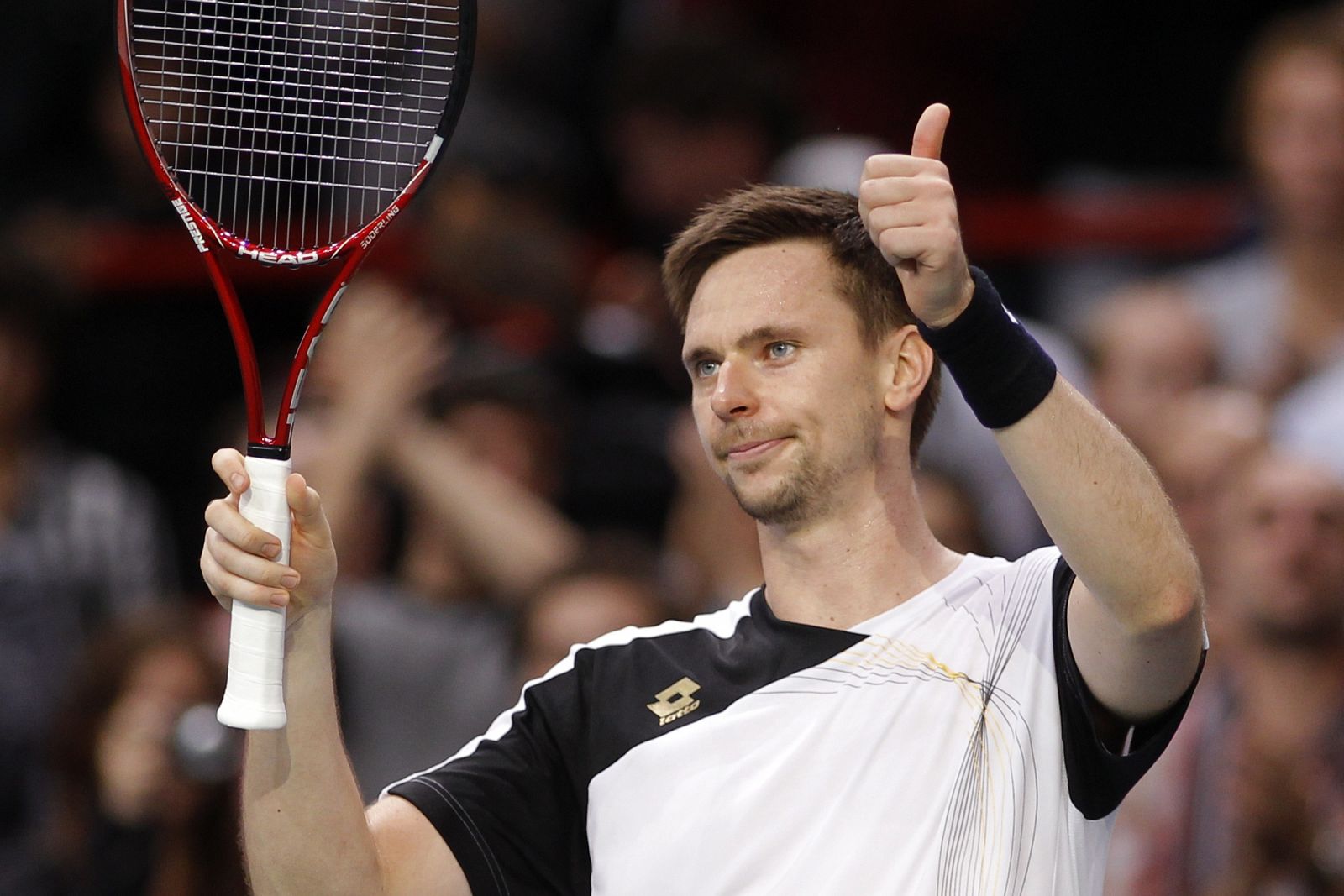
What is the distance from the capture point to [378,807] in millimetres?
3453

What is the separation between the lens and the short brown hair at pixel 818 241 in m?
3.48

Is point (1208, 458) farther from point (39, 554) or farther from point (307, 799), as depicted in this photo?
point (39, 554)

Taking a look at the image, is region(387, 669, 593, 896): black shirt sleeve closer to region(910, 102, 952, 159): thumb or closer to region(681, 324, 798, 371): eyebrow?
region(681, 324, 798, 371): eyebrow

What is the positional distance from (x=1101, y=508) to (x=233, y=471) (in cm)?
133

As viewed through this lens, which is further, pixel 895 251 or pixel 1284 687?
pixel 1284 687

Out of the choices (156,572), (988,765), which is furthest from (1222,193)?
(988,765)

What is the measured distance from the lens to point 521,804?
3461mm

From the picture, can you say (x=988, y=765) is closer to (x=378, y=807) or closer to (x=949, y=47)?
(x=378, y=807)

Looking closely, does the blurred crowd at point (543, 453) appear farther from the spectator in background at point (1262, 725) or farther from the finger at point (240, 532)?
the finger at point (240, 532)

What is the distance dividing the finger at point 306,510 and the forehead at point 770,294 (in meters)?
0.73

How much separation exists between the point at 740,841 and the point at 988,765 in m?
0.42

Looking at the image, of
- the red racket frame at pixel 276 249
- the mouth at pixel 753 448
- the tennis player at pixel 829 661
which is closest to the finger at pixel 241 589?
the tennis player at pixel 829 661

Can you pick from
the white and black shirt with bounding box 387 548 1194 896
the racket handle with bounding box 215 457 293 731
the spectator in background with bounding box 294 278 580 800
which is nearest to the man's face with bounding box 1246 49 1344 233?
the spectator in background with bounding box 294 278 580 800

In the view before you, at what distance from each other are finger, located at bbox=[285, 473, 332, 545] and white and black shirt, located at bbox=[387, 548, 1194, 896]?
493mm
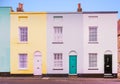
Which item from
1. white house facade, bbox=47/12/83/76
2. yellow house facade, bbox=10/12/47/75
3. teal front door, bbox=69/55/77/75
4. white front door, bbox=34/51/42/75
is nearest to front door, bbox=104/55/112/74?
white house facade, bbox=47/12/83/76

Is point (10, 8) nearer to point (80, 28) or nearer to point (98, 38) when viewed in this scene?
point (80, 28)

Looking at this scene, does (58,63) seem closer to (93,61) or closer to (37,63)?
(37,63)

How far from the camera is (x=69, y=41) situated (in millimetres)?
33750

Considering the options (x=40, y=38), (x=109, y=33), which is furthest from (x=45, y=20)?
(x=109, y=33)

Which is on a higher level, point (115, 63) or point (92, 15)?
point (92, 15)

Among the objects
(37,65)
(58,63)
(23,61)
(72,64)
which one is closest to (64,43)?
(58,63)

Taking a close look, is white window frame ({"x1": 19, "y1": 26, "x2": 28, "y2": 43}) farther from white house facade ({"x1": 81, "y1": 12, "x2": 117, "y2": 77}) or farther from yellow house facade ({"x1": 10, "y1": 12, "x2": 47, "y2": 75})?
white house facade ({"x1": 81, "y1": 12, "x2": 117, "y2": 77})

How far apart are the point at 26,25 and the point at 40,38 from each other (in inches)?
81.5

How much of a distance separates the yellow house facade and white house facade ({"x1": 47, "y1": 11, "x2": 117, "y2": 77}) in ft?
2.52

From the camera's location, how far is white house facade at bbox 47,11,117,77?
33500mm

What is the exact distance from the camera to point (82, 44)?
111 ft

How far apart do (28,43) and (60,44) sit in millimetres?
3465

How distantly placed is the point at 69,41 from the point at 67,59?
1955 mm

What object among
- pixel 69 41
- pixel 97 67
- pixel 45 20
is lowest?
pixel 97 67
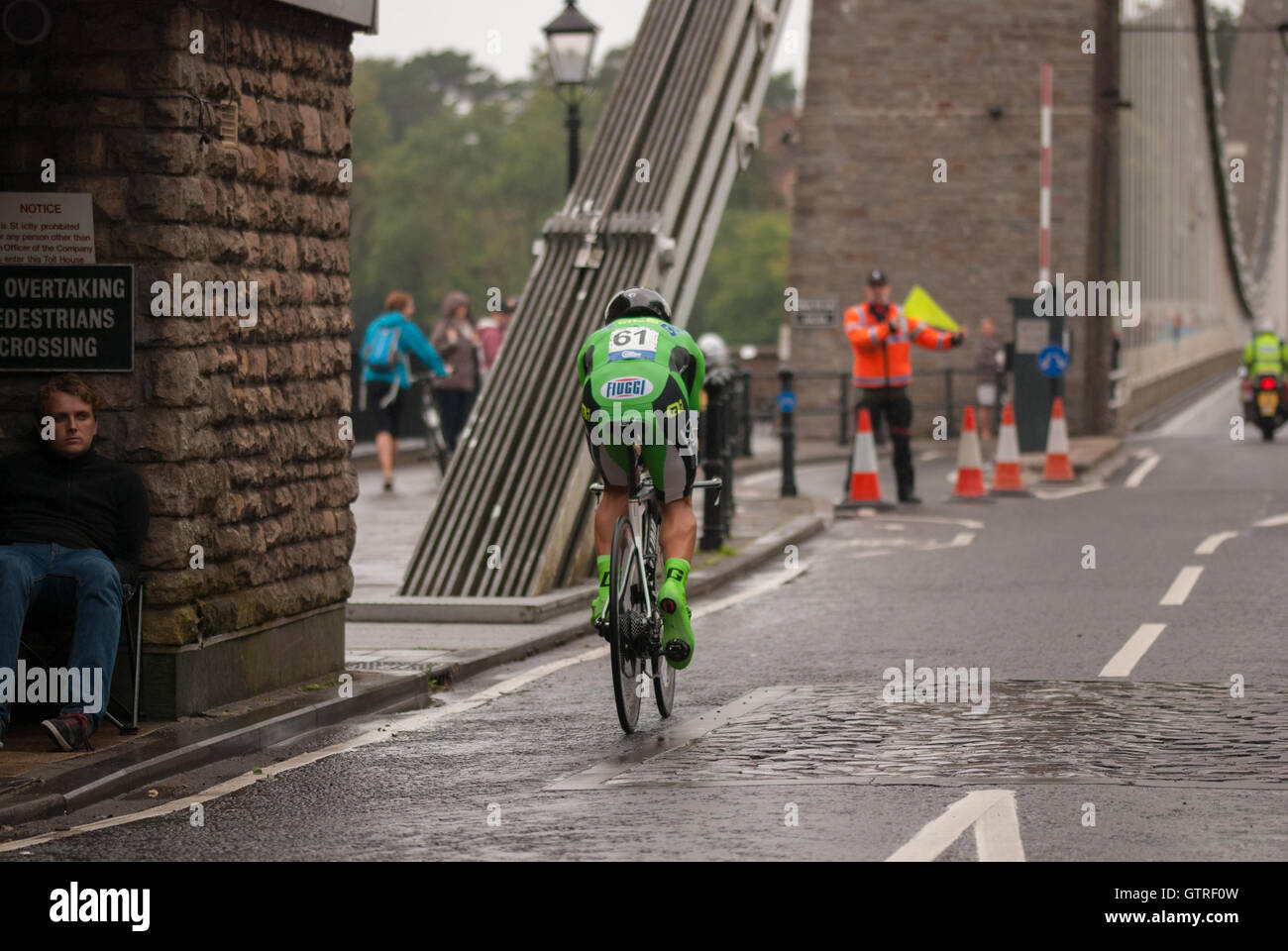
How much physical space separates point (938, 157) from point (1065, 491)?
12.4 meters

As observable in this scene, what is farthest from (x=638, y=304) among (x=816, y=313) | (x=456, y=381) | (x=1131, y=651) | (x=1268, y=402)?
(x=1268, y=402)

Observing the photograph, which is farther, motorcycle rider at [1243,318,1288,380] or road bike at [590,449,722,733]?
motorcycle rider at [1243,318,1288,380]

### Written task
Copy the records above word for word, from the line containing "Which is on" down through the last line of the records, and leave the pictures out.

### Result of the exercise
Which is on a higher level, point (115, 63) or point (92, 15)?
point (92, 15)

Among the objects
(37,65)
(58,63)
(23,61)
(72,64)
which one is closest to (64,43)?
(58,63)

Taking a close look, is white window frame ({"x1": 19, "y1": 26, "x2": 28, "y2": 43}) farther from white house facade ({"x1": 81, "y1": 12, "x2": 117, "y2": 77}) or farther from yellow house facade ({"x1": 10, "y1": 12, "x2": 47, "y2": 75})?
white house facade ({"x1": 81, "y1": 12, "x2": 117, "y2": 77})

How far apart are the point at 26,25 and the point at 40,38 from each other (in inches)?
81.5

How much of a distance separates the yellow house facade and white house facade ({"x1": 47, "y1": 11, "x2": 117, "y2": 77}) in ft?
2.52

From the camera's location, how far is white house facade at bbox 47,11,117,77?
33500mm

What is the exact distance from the camera to point (82, 44)?
111 ft

How far apart do (28,43) and (60,44) sit in millimetres?
3465

How distantly placed is the point at 69,41 from the point at 67,59?
1955 mm

What object among
- pixel 69 41
- pixel 97 67
- pixel 45 20
is lowest?
pixel 97 67
How much physical space separates point (938, 157) from point (1065, 491)?
12.4 meters

As observable in this scene, what is farthest from (x=638, y=304) among (x=816, y=313) | (x=456, y=381) | (x=1131, y=651) | (x=1268, y=402)?
(x=1268, y=402)

Observing the photograph, which is farther, motorcycle rider at [1243,318,1288,380] or road bike at [590,449,722,733]?
motorcycle rider at [1243,318,1288,380]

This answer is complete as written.